The atrocities that Solomon witnesses and experiences are startlingly juxtaposed with everyday experiences. As in McQueen’s earlier films, Hunger and Shame, he manages this through a masterful sense of framing and an innate knowledge of how long to let a scene play out for the greatest cinematic effect. One shot in Twelve Years a Slave uses this technique perfectly: Punished for striking an overseer, Solomon is left tied by his neck to a tree branch with his toes just barely on the ground. The shot lasts several minutes, as, in the background, other slaves slowly emerge from hiding and go about their tasks, ignoring this choking for fear that they will themselves be punished.

The film is full of brutal, long scenes like this, and viewers are struck by how demanding this movie must have been on the actors, especially Chiwetel Ejiofor, who plays Solomon. Ejiofor, who I’ve only seen previously in Children of Men, is so brilliant in his role that I am nearly speechless. I can’t wait to see more for him in the future. Likewise, the relatively unknown Lupita Nyong’o is overwhelming as Patsey, a young slave girl who is the object of her owner’s abusive obsession. Many recognizable faces also appear, to mixed results. Michael K. Williams, who played Omar on The Wire, performs well in his few short scenes. The same goes for Paul Dano, whose “extremely punchable face,” as one critic has put it, serves him well in his role as a vengeful overseer. Praise must also be given to Paul Giamatti, who provides one of most uncomfortable scenes in the film with his heartless portrayal of a major slave dealer, and Michael Fassbender, who rivals Chiwetel Ejiofor for best performance, as Solomon’s monstrous owner.

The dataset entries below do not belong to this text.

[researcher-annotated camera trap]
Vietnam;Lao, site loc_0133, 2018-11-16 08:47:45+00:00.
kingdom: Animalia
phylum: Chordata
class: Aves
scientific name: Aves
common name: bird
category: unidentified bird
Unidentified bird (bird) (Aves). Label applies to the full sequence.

There is only one major problem I found in Twelve Years a Slave, and it is related to the casting. Brad Pitt, whose credit as executive producer suggests he forced his way onto the cast, plays a Canadian abolitionist who eventually helps Solomon get free. It is a ridiculous, distracting performance that doesn’t fit logically or thematically into the movie. Twelve Years a Slave is a challenge to white America to face the evils of its past, but upon the appearance of Pitt’s character, this group is given an out. No longer do white people actually have to consider the events on screen and whether they would have intervened or not; instead, this threatens to become just another civil rights film in which the white guy decides to do the right thing and save the day. Pitt becomes a stand-in for every modern person who now obviously knows slavery is wrong. His only dialogue with Fassbender’s plantation owner essentially adds up to just that: “Slavery is wrong!” There is not an ounce of subtlety to him, and his performance shoots an otherwise-perfect film in the foot.

Despite my anger at Pitt’s character and my warnings that this movie is extremely hard to watch, Twelve Years a Slave is an absolutely fantastic film. The horrors of slavery will forever be a scar on America’s past, and far too often our culture tries to ignore them. Every American should see this movie.